DATA FOR REVIEW section start
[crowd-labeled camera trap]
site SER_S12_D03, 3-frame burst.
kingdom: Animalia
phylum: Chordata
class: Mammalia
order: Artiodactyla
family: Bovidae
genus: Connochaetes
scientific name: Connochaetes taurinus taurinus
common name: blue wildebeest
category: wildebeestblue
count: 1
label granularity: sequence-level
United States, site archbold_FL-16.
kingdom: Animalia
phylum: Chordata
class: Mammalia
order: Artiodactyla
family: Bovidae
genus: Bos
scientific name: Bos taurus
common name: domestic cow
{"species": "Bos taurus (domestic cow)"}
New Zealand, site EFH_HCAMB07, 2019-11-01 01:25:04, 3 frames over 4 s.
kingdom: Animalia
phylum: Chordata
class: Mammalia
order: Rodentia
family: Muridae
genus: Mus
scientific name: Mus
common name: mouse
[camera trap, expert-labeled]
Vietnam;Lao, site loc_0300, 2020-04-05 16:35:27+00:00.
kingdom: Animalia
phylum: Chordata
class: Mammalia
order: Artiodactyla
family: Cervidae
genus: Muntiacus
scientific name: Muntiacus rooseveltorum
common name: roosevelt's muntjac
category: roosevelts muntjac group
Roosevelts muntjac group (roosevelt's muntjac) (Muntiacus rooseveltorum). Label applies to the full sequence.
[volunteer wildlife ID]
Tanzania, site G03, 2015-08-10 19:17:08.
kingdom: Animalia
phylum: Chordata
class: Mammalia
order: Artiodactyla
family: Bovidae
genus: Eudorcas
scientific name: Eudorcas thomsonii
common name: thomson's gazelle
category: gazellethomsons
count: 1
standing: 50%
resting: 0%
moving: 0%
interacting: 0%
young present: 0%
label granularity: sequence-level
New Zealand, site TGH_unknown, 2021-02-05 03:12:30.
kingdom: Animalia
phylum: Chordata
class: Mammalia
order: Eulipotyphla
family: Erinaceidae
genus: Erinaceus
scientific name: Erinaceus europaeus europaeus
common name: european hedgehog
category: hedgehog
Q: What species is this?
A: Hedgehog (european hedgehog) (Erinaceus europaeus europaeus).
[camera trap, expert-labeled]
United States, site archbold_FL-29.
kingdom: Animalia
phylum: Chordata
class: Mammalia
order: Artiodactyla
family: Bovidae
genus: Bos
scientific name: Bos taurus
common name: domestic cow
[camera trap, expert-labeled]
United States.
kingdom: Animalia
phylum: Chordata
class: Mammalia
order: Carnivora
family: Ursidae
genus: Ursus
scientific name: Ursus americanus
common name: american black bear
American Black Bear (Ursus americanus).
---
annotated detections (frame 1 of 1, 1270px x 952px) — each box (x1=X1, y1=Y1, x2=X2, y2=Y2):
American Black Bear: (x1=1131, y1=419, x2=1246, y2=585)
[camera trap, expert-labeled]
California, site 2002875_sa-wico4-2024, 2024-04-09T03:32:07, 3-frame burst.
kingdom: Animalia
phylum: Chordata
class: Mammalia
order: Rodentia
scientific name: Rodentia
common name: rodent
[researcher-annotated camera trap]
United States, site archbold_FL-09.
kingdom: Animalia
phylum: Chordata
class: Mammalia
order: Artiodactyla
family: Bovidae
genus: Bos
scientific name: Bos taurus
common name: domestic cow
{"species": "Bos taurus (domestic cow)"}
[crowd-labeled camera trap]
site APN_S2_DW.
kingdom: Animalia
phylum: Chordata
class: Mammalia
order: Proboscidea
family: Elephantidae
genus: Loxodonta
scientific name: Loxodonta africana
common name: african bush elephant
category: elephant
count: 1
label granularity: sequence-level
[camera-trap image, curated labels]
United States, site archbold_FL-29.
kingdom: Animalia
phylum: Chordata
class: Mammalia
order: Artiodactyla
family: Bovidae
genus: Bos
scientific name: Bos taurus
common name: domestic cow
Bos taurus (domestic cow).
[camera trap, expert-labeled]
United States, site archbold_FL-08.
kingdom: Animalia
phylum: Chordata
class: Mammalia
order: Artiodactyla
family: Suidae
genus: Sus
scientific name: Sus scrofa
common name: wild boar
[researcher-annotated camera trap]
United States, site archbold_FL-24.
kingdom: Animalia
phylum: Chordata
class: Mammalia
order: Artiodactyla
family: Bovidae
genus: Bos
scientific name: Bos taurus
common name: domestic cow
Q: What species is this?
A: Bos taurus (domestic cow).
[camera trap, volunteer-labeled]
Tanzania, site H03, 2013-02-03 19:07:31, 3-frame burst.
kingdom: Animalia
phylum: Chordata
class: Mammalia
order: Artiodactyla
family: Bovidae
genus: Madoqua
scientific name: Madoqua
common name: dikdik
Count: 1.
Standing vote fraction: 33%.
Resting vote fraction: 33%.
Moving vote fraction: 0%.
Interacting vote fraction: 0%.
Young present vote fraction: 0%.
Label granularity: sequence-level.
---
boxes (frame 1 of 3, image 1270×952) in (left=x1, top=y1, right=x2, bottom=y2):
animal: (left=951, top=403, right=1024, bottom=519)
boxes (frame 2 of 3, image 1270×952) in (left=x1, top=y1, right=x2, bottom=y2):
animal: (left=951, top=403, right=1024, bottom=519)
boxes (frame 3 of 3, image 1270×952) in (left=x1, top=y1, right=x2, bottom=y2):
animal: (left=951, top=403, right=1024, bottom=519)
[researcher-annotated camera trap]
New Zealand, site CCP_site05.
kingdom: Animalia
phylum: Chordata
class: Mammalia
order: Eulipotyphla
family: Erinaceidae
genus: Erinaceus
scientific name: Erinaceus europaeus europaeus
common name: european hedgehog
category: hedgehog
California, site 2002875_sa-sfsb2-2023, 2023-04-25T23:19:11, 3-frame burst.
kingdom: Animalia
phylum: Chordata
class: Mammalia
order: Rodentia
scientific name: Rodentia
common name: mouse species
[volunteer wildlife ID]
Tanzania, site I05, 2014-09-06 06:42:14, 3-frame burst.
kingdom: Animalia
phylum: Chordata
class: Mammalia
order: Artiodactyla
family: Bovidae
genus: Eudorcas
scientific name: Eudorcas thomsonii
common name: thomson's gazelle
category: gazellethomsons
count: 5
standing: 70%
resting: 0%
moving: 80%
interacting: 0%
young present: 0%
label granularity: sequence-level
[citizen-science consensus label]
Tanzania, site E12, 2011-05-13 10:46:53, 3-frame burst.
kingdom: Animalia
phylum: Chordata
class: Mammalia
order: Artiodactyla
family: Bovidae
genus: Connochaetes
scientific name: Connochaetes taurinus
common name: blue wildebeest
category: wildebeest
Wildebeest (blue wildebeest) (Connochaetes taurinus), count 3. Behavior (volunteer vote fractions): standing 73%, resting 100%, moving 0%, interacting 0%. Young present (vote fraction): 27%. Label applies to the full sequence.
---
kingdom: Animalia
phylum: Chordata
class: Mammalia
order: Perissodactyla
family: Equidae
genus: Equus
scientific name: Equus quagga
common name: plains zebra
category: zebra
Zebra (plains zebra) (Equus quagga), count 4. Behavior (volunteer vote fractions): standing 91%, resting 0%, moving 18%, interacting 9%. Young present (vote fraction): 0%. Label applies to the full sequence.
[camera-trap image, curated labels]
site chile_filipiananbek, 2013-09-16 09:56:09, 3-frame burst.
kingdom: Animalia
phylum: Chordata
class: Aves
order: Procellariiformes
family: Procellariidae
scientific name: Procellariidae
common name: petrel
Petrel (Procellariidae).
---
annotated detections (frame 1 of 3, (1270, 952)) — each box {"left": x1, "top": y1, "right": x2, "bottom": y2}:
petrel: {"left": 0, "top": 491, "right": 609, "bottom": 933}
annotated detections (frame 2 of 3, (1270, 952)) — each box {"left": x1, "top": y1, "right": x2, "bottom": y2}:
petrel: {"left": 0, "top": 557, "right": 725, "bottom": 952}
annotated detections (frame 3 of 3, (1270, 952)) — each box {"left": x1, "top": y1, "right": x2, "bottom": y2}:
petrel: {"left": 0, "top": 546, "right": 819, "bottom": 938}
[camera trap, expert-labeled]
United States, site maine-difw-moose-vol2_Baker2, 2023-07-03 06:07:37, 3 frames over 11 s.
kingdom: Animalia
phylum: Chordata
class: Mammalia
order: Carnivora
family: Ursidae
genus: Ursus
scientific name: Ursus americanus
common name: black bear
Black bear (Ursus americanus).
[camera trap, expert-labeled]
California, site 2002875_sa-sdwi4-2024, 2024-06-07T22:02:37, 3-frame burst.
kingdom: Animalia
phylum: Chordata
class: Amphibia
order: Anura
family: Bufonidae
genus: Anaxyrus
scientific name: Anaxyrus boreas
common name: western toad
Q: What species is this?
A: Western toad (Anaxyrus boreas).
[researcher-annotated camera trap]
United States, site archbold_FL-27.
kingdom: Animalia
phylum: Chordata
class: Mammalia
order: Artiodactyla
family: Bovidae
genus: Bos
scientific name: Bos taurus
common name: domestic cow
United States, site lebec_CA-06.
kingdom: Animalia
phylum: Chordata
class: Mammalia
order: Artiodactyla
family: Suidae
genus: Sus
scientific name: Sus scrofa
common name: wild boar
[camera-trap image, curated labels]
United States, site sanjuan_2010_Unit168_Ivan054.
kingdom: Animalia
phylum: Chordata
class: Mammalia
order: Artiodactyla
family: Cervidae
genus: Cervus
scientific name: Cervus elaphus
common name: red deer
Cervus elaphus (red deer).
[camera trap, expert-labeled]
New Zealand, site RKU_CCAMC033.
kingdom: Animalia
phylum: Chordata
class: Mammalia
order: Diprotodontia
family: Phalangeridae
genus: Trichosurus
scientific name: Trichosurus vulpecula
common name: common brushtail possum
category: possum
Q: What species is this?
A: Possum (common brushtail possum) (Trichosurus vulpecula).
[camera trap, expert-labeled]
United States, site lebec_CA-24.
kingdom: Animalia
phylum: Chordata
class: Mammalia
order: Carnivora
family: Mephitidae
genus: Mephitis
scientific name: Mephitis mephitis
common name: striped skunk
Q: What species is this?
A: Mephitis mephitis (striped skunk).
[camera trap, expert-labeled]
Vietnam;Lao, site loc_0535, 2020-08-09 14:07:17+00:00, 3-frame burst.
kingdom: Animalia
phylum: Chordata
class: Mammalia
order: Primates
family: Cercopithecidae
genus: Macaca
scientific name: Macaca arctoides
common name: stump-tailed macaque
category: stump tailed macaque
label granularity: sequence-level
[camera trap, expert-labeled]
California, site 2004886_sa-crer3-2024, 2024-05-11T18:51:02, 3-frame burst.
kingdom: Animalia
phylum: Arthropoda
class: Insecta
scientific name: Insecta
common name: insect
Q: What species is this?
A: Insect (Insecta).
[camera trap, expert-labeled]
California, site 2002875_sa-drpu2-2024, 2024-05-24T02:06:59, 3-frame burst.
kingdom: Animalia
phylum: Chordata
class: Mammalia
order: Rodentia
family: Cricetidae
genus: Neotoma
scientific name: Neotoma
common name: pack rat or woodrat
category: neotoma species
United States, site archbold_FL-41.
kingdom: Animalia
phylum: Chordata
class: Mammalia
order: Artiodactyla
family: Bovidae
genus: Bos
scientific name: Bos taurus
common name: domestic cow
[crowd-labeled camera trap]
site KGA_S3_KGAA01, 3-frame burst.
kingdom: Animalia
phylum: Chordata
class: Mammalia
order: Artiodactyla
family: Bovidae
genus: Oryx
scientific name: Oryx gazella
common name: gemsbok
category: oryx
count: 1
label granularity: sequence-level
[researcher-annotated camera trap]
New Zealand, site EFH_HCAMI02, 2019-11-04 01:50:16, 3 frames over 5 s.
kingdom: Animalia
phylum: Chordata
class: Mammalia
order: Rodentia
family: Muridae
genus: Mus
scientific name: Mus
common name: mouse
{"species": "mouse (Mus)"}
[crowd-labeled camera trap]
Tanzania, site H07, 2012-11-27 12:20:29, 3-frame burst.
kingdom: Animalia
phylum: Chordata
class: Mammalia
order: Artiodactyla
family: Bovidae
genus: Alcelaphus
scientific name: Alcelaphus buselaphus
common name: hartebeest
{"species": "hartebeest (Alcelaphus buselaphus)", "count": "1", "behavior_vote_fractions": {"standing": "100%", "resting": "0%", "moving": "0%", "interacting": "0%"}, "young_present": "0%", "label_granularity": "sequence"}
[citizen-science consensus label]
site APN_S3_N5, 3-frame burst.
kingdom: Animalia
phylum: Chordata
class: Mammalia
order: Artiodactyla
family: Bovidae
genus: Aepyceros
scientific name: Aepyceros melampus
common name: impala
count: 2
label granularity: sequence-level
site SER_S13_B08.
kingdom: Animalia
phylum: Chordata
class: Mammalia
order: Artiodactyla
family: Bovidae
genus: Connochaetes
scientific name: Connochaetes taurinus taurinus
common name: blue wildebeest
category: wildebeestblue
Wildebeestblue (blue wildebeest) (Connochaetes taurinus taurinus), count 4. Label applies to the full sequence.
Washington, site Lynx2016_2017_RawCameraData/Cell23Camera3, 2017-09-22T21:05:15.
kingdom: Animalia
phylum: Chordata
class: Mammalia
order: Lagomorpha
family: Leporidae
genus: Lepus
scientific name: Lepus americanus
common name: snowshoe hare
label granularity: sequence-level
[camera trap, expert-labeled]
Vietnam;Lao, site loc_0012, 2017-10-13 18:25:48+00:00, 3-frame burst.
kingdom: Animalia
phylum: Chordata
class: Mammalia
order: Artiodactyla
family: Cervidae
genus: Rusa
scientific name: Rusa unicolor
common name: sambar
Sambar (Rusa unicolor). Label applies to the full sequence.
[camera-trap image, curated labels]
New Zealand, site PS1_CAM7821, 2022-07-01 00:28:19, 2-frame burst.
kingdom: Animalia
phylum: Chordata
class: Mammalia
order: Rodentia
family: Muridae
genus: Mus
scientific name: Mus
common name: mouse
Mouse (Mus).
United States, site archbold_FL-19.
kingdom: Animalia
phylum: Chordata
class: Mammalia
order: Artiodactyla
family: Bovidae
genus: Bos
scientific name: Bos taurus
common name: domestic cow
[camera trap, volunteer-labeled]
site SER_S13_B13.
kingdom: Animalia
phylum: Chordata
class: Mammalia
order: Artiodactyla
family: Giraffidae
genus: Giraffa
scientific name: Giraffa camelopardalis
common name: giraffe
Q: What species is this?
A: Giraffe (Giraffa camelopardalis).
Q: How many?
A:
DATA FOR REVIEW section end
▸ **ABOUT THIS TASK**
Every line above with the string "Vietnam" in it needs to be copied.

▸ **WRITTEN SOLUTION**
Vietnam;Lao, site loc_0300, 2020-04-05 16:35:27+00:00.
Vietnam;Lao, site loc_0535, 2020-08-09 14:07:17+00:00, 3-frame burst.
Vietnam;Lao, site loc_0012, 2017-10-13 18:25:48+00:00, 3-frame burst.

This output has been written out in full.